PROVIDED DATA:
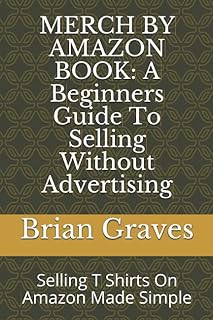 [Amazon - Goodreads] MERCH BY AMAZON BOOK: A Beginners Guide To Selling Without Advertising: Selli
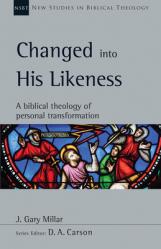  Changed Into His Likeness: A Biblical Theology of Personal Transformation Volume 55 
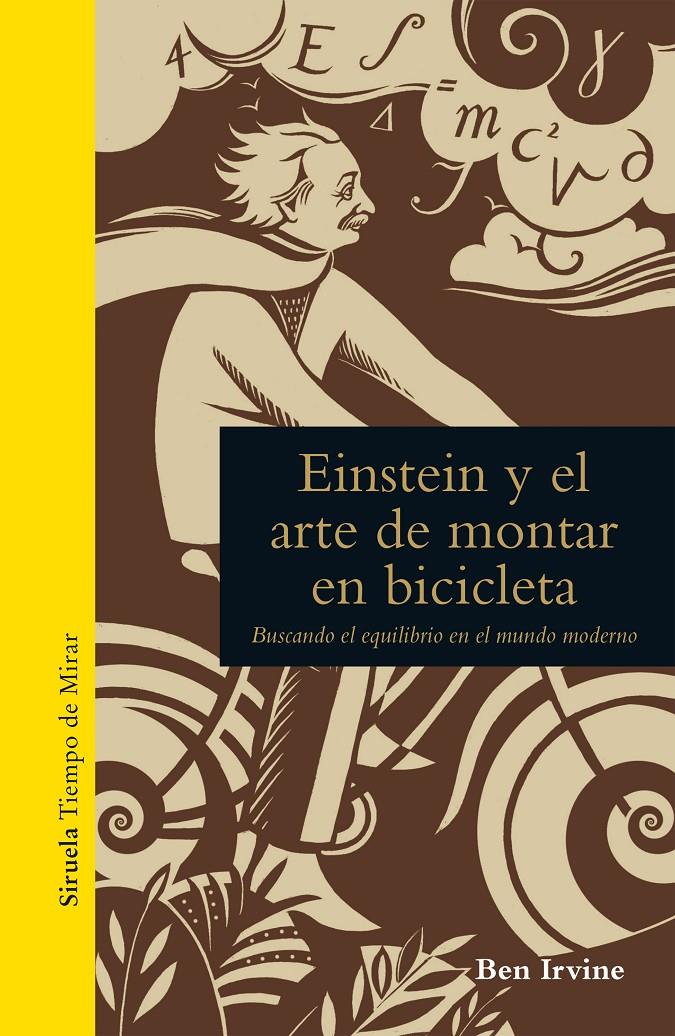 EINSTEIN Y EL ARTE DE MONTAR EN BICICLETA | 9788416638956 | IRVINE, BEN | Galatea Llibres | Llibreria online de Reus, Tarragona | Comprar llibres en català i castellà online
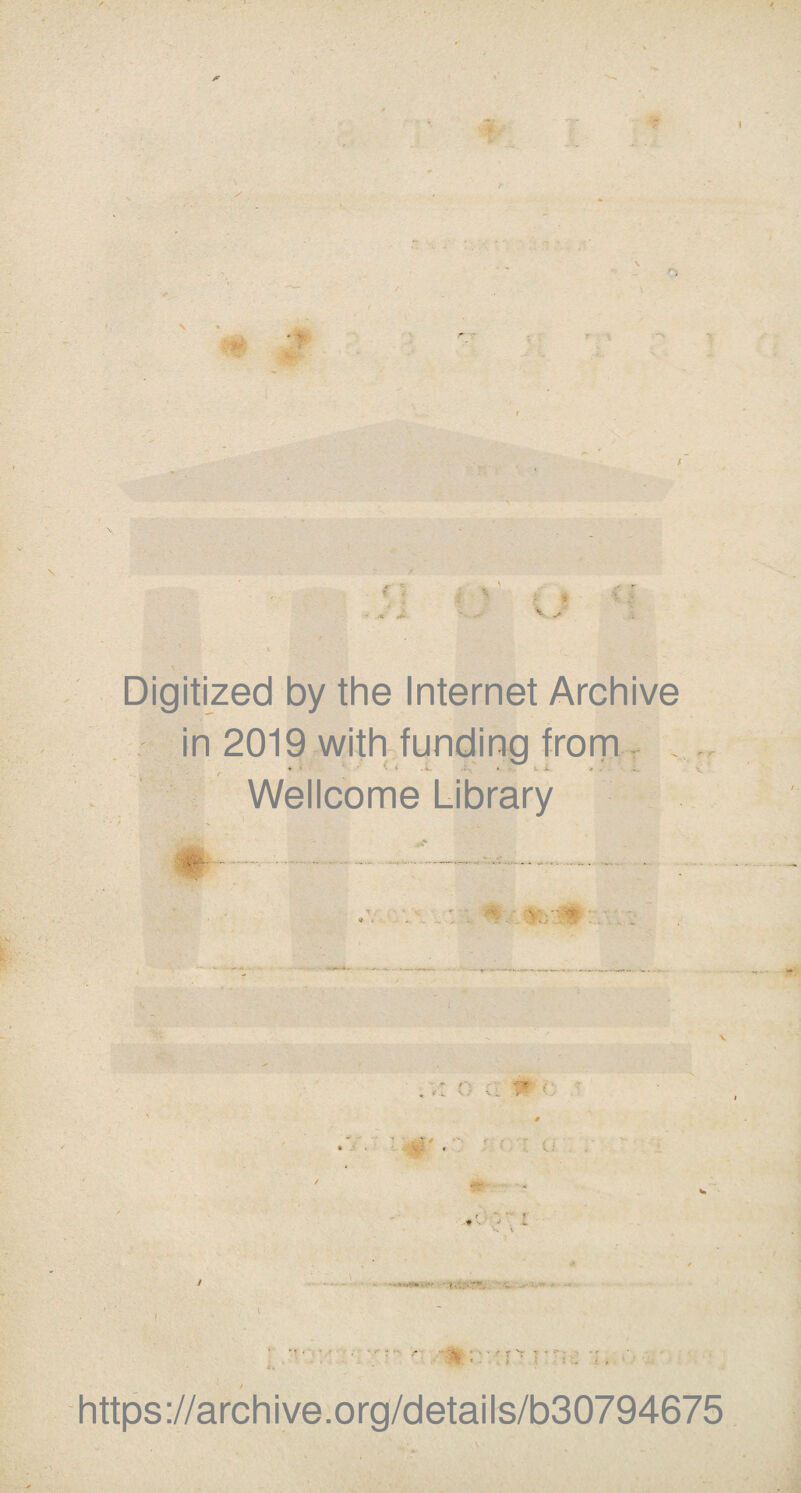 im ■ * s. , % i >■ * V Digitized by the Internet Archive in 2019 with funding from . . . . < . .. ..'“li, Wellcome Library - - - ■ « •• >. V .. V » ■ vr. r ♦ ; • ■' r '• > ■ l . ; , https://archive.org/details/b30794675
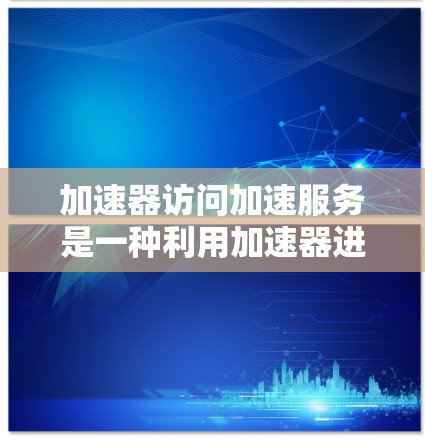 加速器访问加速服务是一种利用加速器进行特定任务加速的技术,主要涉及以下几个方面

TASK PROMPT:
Transcribe all of the records exactly, without reproducing their pictures.

PROBLEM SOLUTION:
 [Amazon - Goodreads] MERCH BY AMAZON BOOK: A Beginners Guide To Selling Without Advertising: Selli
  Changed Into His Likeness: A Biblical Theology of Personal Transformation Volume 55 
 EINSTEIN Y EL ARTE DE MONTAR EN BICICLETA | 9788416638956 | IRVINE, BEN | Galatea Llibres | Llibreria online de Reus, Tarragona | Comprar llibres en català i castellà online
 im ■ * s. , % i >■ * V Digitized by the Internet Archive in 2019 with funding from . . . . < . .. ..'“li, Wellcome Library - - - ■ « •• >. V .. V » ■ vr. r ♦ ; • ■' r '• > ■ l . ; , https://archive.org/details/b30794675
 加速器访问加速服务是一种利用加速器进行特定任务加速的技术,主要涉及以下几个方面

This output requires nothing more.